[Task instructions] Print the stretch of the cache configuration notes from "This can be" to "the http_access check." word for word.

[Extract]
=-=-=-=-=

Using a neighbor as both a parent and a sibling
==============================================================================
Prior to version 1.1.beta5, a neighbor cache was always treated as
either a sibling or a parent for all requests.  In some cases, it is
desirable to use a neighbor as a parent for some domains and as a
sibling for others.  This can now be accomplished by adding either the
'parent' or 'sibling' keywords in the cache_host_domain config lines.
For example, consider these configuration lines

    cache_host cache.foo.org sibling 3128 3130
    cache_host_domain cache.foo.org   parent   foo.org
    cache_host_domain cache.foo.org   sibling  !foo.org

These have the effect that cache.foo.org is queried for all requests.
If the URL host domain is foo.org, then cache.foo.org is treated as a
parent (and MISSES will be fetched through cache.foo.org).  Otherwise
it will be treated as a sibling (and only HITS will be fetched from
cache.foo.org).  Note that the third line is needed because when
cache_host_domain rules are present, the neighbor is only used when one
of the rules is matched.

Note that the parent/sibling modifiers apply to all domains appearing
after them on the same line.  In other words,

    cache_host_domain cache.foo.org  parent foo.org bar.org

Is equivalent to

    cache_host_domain cache.foo.org  parent foo.org
    cache_host_domain cache.foo.org  parent bar.org

If a cache_host_domain line does not have a parent/sibling modifier,
then it defaults to the neighbor type specified in the cache_host
line.

Forcing your neighbors to use you as a sibling
==============================================================================
In a distributed cache hierarchy, you may need to force your peer caches
to use you as a sibling and not a parent.  I.e., its okay for them to 
fetch HITs from you, but not okay to resolve MISSes through your
cache (using your resources).

This can be accomplished by using the 'miss_access' config line.  The
miss_access ACL list is very similar to the 'http_access' list.  This
functionality is implemented as a separate access list because when we
check the http_access list, we don't yet know if the request will be a
hit or miss.  The sequence of events goes something like this:

	1. accept new connection
	2. read request
	3. check http_access
	4. process request, check for hit or miss (IMS, etc)
	5. check miss_access

Note that in order to get to the point where miss_access is checked, the
request must have also passed the http_access check.

You probably only want to use 'src' type ACL's with miss_access, although
you can use any of the access control types.

If you are restricting your neighbors, be sure to allow miss_access
to your local clients (e.g. users at browsers)!

=-=-=-=-=

[Dataset entries]
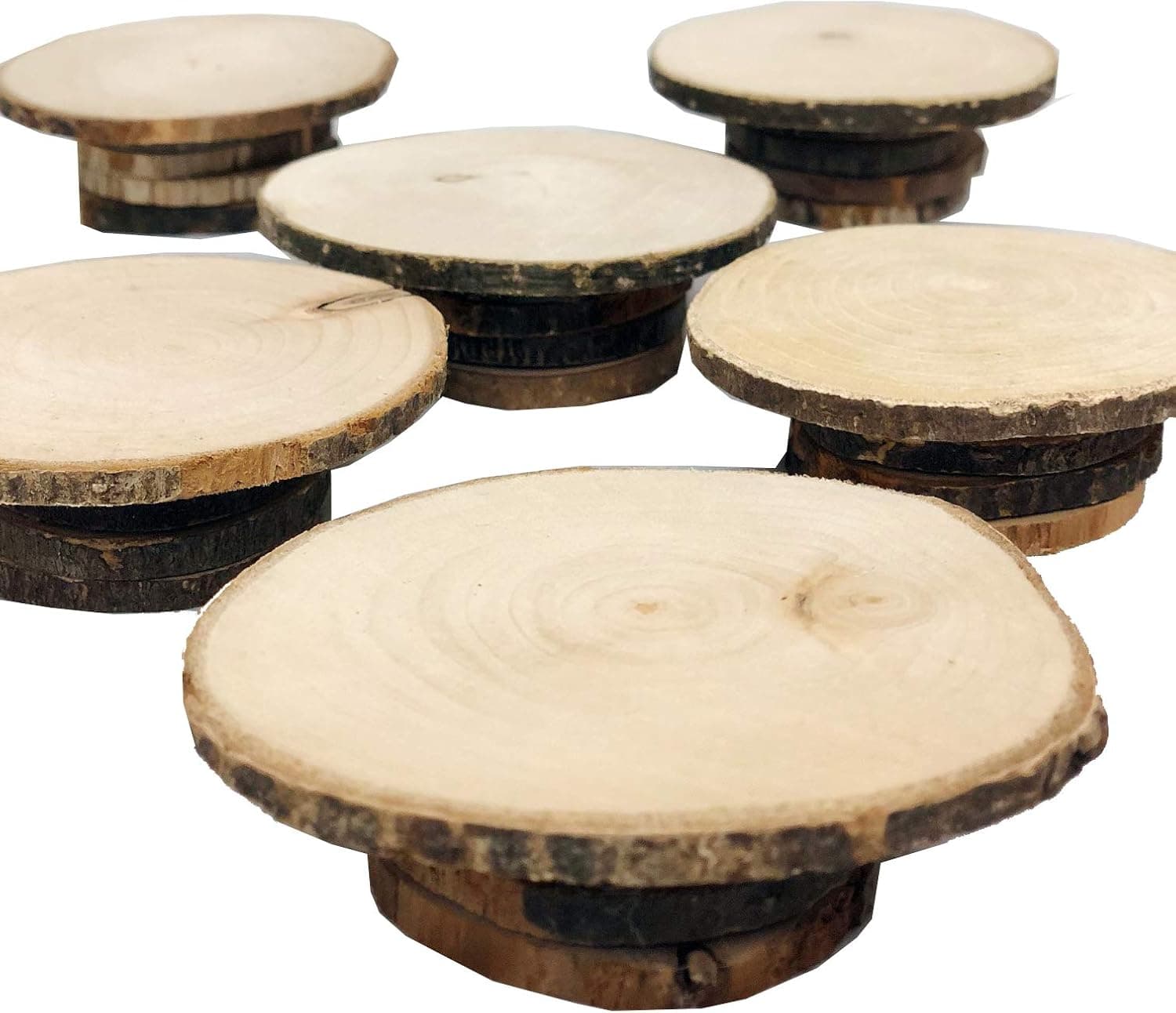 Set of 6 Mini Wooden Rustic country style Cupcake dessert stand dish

=-=-=-=-=

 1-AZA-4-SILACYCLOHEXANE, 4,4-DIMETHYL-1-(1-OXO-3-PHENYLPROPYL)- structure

=-=-=-=-=

[Expected answer]
This can be accomplished by using the 'miss_access' config line.  The
miss_access ACL list is very similar to the 'http_access' list.  This
functionality is implemented as a separate access list because when we
check the http_access list, we don't yet know if the request will be a
hit or miss.  The sequence of events goes something like this:

	1. accept new connection
	2. read request
	3. check http_access
	4. process request, check for hit or miss (IMS, etc)
	5. check miss_access

Note that in order to get to the point where miss_access is checked, the
request must have also passed the http_access check.